Partnership helps master's graduate move into new teaching career

· 4 min read

Partnership helps master’s graduate move into new teaching career

Nick Angelos stands in his classroom at Liberty Elementary School in Omaha.
Courtesy photo
Nick Angelos stands in his classroom at Omaha's Liberty Elementary School. He will graduate with a master's degree through the Paraeducator-to-Teacher program.

Nick Angelos made a career change right before the rest of the world changed, too.

Now, he’s taking the next step on that new path.

Angelos, who will graduate from the University of Nebraska–Lincoln with his master’s degree Aug. 12, found stability working in Omaha Public Schools as a paraeducator. Through the Paraeducator-to-Teacher program offered by the College of Education and Human Sciences, Angelos has taken the lead in his own classroom and put his practical experience to use for his students.

“It does feel a lot more rewarding being able to have my own room and tailor things to what I think the students need,” he said.

The Paraeducator-to-Teacher partnership between Nebraska and Omaha Public Schools provides a path for paras to earn their teaching certificates and a master’s degree in a compressed timeline. It’s aimed at paras who already have bachelor’s degrees and who continue to work full-time. OPS covers all expenses.
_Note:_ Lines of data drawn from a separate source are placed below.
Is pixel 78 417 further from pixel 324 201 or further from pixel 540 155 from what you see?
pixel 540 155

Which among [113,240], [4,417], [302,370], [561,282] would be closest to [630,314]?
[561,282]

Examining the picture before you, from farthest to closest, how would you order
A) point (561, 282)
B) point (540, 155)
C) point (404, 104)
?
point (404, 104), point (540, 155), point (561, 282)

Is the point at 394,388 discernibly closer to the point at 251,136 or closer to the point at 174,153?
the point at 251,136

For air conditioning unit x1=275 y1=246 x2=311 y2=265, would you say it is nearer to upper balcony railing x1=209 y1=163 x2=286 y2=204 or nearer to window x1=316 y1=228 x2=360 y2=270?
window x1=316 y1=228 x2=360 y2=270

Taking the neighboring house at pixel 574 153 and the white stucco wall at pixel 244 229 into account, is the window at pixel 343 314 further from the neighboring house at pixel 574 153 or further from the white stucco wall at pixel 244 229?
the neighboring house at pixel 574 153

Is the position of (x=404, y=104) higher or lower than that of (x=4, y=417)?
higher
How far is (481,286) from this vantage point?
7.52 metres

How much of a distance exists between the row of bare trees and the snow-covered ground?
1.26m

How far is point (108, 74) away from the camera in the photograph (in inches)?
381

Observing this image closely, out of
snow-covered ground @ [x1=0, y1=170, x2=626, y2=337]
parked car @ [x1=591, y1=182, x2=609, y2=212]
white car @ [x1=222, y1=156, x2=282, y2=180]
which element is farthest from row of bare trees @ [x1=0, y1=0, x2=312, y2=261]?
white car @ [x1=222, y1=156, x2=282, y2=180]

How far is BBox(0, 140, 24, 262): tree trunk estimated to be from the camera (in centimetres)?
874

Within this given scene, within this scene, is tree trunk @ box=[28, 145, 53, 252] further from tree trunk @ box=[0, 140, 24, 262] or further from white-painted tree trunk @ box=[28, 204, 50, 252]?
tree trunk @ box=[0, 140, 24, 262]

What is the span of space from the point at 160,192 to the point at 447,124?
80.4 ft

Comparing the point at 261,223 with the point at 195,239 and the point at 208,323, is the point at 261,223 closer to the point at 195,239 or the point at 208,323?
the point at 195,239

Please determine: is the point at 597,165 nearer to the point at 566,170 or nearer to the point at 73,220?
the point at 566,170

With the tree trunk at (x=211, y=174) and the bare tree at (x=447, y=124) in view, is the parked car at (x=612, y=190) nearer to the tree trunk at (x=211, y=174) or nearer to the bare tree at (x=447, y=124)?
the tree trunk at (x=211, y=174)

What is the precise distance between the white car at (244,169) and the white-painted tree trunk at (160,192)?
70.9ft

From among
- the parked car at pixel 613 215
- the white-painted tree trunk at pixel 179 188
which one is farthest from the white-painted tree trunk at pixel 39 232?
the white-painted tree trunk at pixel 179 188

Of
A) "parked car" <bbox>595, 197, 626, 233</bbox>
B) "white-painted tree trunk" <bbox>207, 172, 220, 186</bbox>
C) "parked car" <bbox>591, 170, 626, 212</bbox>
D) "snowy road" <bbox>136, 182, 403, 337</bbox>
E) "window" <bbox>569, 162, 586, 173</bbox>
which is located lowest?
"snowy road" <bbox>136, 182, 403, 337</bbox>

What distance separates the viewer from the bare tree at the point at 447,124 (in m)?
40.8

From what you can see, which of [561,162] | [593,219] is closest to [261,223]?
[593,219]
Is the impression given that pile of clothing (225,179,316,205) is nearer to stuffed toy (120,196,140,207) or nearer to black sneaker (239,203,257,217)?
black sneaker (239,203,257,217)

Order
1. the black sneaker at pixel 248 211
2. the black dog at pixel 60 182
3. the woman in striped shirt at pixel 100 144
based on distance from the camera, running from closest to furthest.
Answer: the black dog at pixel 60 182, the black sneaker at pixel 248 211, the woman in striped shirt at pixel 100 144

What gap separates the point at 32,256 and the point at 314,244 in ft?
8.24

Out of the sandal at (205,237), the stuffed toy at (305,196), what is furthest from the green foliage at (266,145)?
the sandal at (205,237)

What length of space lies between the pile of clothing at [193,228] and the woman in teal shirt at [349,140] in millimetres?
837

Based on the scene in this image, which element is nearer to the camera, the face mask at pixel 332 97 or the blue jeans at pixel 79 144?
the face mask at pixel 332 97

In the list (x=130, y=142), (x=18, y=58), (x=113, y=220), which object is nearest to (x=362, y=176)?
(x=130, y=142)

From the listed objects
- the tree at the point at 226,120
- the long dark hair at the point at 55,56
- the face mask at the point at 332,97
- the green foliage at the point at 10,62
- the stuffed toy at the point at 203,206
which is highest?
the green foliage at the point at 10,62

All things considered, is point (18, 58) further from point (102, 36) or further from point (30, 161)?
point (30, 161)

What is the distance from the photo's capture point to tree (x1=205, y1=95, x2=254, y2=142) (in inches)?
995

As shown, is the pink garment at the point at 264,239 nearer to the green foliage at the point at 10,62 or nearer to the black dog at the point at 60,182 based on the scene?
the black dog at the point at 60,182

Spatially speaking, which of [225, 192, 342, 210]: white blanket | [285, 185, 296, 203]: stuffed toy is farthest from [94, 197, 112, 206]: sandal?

Angelos received his bachelor’s degree in English with a minor in theater and previously worked in production, helping stage live events. He started working as a para in January 2020 for a more reliable source of income. When his first semester with the district was upended by the COVID-19 pandemic a couple months later, he took professional development seminars online to keep his skills sharp.

“When COVID happened, my production work wasn’t really paying me anymore, but Omaha Public Schools kept me employed,” he said. “So I felt a really big sense of gratitude and that’s what kept me in it.”

Angelos enrolled in graduate school in summer 2021. Along with its steadier employment and better pay, he saw the transition from paraeducator to teacher as a chance to advance both his education and his value to the community.

“I’ve always been a big believer that the second you think you’re done learning, you need to the most,” Angelos said. “I’ve always believed I need to keep learning, no matter what.”

Nick Angelos prepares his classroom for the new school year.
Courtesy photo
Angelos is preparing his classroom for the new school year.

Angelos took over his own classroom at Liberty Elementary School in Omaha during the spring 2023 semester, and he said his experience as a para offered real-life examples for how to handle things in the class. He said having hands-on experience in the classroom is necessary to understand how a classroom works.

“Being a para, you get to see a lot of different classroom dynamics,” Angelos said. “It gave me the opportunity to see how a bunch of different teachers approach certain situations. It let me kind of pick out certain things I thought would work for me.”

Angelos looks forward to instituting some of the work he did for his capstone project into his classroom. His project examined the importance of giving students more opportunities to be physically active during the school day. He bought some bike pedals that fit under desks to give the kids an outlet for their energy.

“Students often don’t have those opportunities to use their energy and exercise the body, instead of just the mind,” he said.

After setting on a new path, Angelos enjoys the consistency of his new career over his previous one.

“You couldn’t even guarantee you were going to sleep in the same state from one day to the next,” he said. “Consistency is king for the kids, and going from a job where I didn’t have that consistency, I’d like to think I can appreciate it just as much as they can.”